What the task requires: Reproduce the following material exactly, including every line.

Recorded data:
- - - - - - -

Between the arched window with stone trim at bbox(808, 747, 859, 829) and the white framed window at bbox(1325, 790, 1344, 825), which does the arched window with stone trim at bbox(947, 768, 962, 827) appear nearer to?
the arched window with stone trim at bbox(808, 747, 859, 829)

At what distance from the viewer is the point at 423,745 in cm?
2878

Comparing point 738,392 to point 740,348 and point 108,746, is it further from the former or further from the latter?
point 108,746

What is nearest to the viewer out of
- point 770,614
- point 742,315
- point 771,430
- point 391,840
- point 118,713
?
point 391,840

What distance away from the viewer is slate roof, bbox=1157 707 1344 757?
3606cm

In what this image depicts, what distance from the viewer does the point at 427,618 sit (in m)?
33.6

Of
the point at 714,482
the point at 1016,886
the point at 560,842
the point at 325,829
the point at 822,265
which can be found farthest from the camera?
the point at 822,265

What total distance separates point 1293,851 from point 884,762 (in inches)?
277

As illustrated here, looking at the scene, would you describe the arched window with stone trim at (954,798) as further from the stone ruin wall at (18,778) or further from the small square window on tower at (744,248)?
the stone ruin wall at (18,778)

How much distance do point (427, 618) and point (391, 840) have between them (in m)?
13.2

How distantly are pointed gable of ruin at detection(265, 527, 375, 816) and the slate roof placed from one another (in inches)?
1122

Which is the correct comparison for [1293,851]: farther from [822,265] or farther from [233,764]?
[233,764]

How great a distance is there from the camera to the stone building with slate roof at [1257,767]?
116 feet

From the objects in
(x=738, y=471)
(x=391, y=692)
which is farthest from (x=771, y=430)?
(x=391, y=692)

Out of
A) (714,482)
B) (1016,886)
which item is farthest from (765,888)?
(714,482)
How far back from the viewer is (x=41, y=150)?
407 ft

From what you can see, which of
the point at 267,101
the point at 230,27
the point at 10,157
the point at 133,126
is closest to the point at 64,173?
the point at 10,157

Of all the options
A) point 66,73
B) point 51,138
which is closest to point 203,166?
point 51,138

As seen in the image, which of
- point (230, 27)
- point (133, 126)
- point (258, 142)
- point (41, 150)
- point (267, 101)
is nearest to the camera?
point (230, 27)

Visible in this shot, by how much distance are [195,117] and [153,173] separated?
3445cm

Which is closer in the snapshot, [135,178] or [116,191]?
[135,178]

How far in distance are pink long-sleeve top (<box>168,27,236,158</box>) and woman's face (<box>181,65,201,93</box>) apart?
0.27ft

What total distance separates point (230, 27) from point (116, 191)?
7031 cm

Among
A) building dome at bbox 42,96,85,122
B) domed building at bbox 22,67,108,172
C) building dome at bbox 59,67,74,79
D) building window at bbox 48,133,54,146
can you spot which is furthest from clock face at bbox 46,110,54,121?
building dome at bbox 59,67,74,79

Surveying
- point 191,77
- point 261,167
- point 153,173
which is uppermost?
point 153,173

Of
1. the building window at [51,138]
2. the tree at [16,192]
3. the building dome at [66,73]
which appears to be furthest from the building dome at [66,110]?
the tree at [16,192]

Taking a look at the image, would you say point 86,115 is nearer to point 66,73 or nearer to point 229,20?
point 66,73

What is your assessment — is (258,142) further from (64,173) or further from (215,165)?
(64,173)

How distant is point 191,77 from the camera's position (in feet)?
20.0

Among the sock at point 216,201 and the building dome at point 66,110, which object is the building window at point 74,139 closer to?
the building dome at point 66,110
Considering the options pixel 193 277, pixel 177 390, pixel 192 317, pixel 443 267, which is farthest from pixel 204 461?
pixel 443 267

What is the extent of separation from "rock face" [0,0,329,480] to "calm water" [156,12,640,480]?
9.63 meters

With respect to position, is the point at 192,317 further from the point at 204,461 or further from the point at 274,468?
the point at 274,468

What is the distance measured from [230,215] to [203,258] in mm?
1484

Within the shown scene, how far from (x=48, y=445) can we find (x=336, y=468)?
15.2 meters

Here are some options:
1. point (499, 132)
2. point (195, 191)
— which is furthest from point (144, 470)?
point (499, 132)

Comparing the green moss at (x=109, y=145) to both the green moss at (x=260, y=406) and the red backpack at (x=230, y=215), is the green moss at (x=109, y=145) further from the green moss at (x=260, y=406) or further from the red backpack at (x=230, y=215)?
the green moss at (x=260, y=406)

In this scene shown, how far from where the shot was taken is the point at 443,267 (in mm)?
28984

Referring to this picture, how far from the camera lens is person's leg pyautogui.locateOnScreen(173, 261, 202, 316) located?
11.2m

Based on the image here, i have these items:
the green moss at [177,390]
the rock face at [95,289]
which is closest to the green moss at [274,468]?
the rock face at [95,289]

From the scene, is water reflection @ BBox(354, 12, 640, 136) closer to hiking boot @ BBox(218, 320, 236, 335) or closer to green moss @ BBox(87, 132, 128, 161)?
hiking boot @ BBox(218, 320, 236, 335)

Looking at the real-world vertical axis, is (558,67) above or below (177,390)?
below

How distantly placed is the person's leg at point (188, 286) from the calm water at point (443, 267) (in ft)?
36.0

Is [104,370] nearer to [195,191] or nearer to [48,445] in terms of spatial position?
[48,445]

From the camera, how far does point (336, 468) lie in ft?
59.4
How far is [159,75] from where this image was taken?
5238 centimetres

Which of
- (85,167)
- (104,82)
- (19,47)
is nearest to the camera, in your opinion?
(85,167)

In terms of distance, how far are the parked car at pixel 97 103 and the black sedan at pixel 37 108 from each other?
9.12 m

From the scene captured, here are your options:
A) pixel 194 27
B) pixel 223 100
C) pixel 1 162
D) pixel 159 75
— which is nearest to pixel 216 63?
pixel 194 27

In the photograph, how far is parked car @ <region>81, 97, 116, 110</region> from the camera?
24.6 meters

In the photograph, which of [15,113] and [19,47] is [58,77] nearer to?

- - - - - - -

Task response:
Between the arched window with stone trim at bbox(808, 747, 859, 829) and the white framed window at bbox(1325, 790, 1344, 825), which does the arched window with stone trim at bbox(947, 768, 962, 827) appear nearer to?
the arched window with stone trim at bbox(808, 747, 859, 829)

At what distance from the viewer is the point at 423,745 in cm?
2878

Comparing point 738,392 to point 740,348 and point 108,746, is it further from the former or further from the latter?
point 108,746

What is nearest to the viewer out of
- point 770,614
- point 742,315
- point 771,430
- point 391,840
- point 118,713
?
point 391,840

What distance away from the viewer is slate roof, bbox=1157 707 1344 757?
3606cm

In what this image depicts, what distance from the viewer does the point at 427,618 sit (in m)?
33.6

Of
the point at 714,482
the point at 1016,886
the point at 560,842
the point at 325,829
the point at 822,265
which can be found farthest from the camera?
the point at 822,265

What total distance separates point 1293,851 from point 884,762 (in inches)?
277

As illustrated here, looking at the scene, would you describe the arched window with stone trim at (954,798) as further from the stone ruin wall at (18,778) or further from the small square window on tower at (744,248)?
the stone ruin wall at (18,778)

How much distance do point (427, 618) and point (391, 840) have between them (in m)?
13.2

How distantly are pointed gable of ruin at detection(265, 527, 375, 816) and the slate roof placed from one another (in inches)?
1122

Which is the correct comparison for [1293,851]: farther from [822,265] or farther from [233,764]?
[233,764]

How great a distance is there from the camera to the stone building with slate roof at [1257,767]?
116 feet

From the objects in
(x=738, y=471)
(x=391, y=692)
which is farthest from (x=771, y=430)?
(x=391, y=692)

Out of
A) (714,482)
B) (1016,886)
which item is farthest from (765,888)?
(714,482)
How far back from the viewer is (x=41, y=150)?
407 ft

From what you can see, which of
the point at 267,101
the point at 230,27
the point at 10,157
the point at 133,126
is closest to the point at 64,173?
the point at 10,157

Of all the options
A) point 66,73
B) point 51,138
which is closest to point 203,166?
point 51,138

As seen in the image, which of
- point (230, 27)
- point (133, 126)
- point (258, 142)
- point (41, 150)
- point (267, 101)
is nearest to the camera?
point (230, 27)

Visible in this shot, by how much distance are [195,117] and [153,173] separated?
3445cm

Which is closer in the snapshot, [135,178] or [116,191]?
[135,178]

How far in distance are pink long-sleeve top (<box>168,27,236,158</box>) and woman's face (<box>181,65,201,93</box>) apart?
0.27ft

What total distance separates point (230, 27) from point (116, 191)?
7031 cm

Among
A) building dome at bbox 42,96,85,122
B) domed building at bbox 22,67,108,172
C) building dome at bbox 59,67,74,79
D) building window at bbox 48,133,54,146
can you spot which is furthest from clock face at bbox 46,110,54,121?
building dome at bbox 59,67,74,79

Surveying
- point 191,77
- point 261,167
- point 153,173
which is uppermost?
point 153,173

Of
1. the building window at [51,138]
2. the tree at [16,192]
3. the building dome at [66,73]
which appears to be furthest from the building dome at [66,110]?
the tree at [16,192]

Taking a look at the image, would you say point 86,115 is nearer to point 66,73 or nearer to point 229,20?
point 66,73

What is your assessment — is (258,142) further from (64,173) or further from (215,165)?
(64,173)

How distant is point 191,77 from the camera's position (in feet)?
20.0

Among the sock at point 216,201 and the building dome at point 66,110, which object is the building window at point 74,139 closer to?
the building dome at point 66,110
Considering the options pixel 193 277, pixel 177 390, pixel 192 317, pixel 443 267, which is farthest from pixel 204 461?
pixel 443 267

What is the extent of separation from "rock face" [0,0,329,480] to "calm water" [156,12,640,480]?
9.63 meters

With respect to position, is the point at 192,317 further from the point at 204,461 or further from the point at 274,468?
the point at 274,468

What is the distance measured from [230,215] to [203,258] in mm?
1484

Within the shown scene, how far from (x=48, y=445) can we find (x=336, y=468)?
15.2 meters

Here are some options:
1. point (499, 132)
2. point (195, 191)
— which is furthest from point (144, 470)?
point (499, 132)

Comparing the green moss at (x=109, y=145) to both the green moss at (x=260, y=406) and the red backpack at (x=230, y=215), is the green moss at (x=109, y=145) further from the green moss at (x=260, y=406) or further from the red backpack at (x=230, y=215)?
the green moss at (x=260, y=406)

In this scene shown, how far from where the shot was taken is the point at 443,267 (in mm)?
28984

Referring to this picture, how far from the camera lens is person's leg pyautogui.locateOnScreen(173, 261, 202, 316) located?
11.2m

Based on the image here, i have these items:
the green moss at [177,390]
the rock face at [95,289]
which is closest to the green moss at [274,468]?
the rock face at [95,289]

From the scene, is water reflection @ BBox(354, 12, 640, 136) closer to hiking boot @ BBox(218, 320, 236, 335) or closer to green moss @ BBox(87, 132, 128, 161)?
hiking boot @ BBox(218, 320, 236, 335)

Looking at the real-world vertical axis, is (558,67) above or below (177,390)?
below

How distantly placed is the person's leg at point (188, 286) from the calm water at point (443, 267) (in ft)?
36.0

Is [104,370] nearer to [195,191] or nearer to [48,445] in terms of spatial position?
[48,445]

From the camera, how far does point (336, 468) lie in ft?
59.4
How far is [159,75] from where this image was taken?
5238 centimetres

Which of
- (85,167)
- (104,82)
- (19,47)
is nearest to the camera, in your opinion?
(85,167)

In terms of distance, how far are the parked car at pixel 97 103 and the black sedan at pixel 37 108 from each other?
9.12 m

From the scene captured, here are your options:
A) pixel 194 27
B) pixel 223 100
C) pixel 1 162
D) pixel 159 75
— which is nearest to pixel 216 63?
pixel 194 27

In the photograph, how far is parked car @ <region>81, 97, 116, 110</region> from the camera?
24.6 meters

In the photograph, which of [15,113] and [19,47] is [58,77] nearer to?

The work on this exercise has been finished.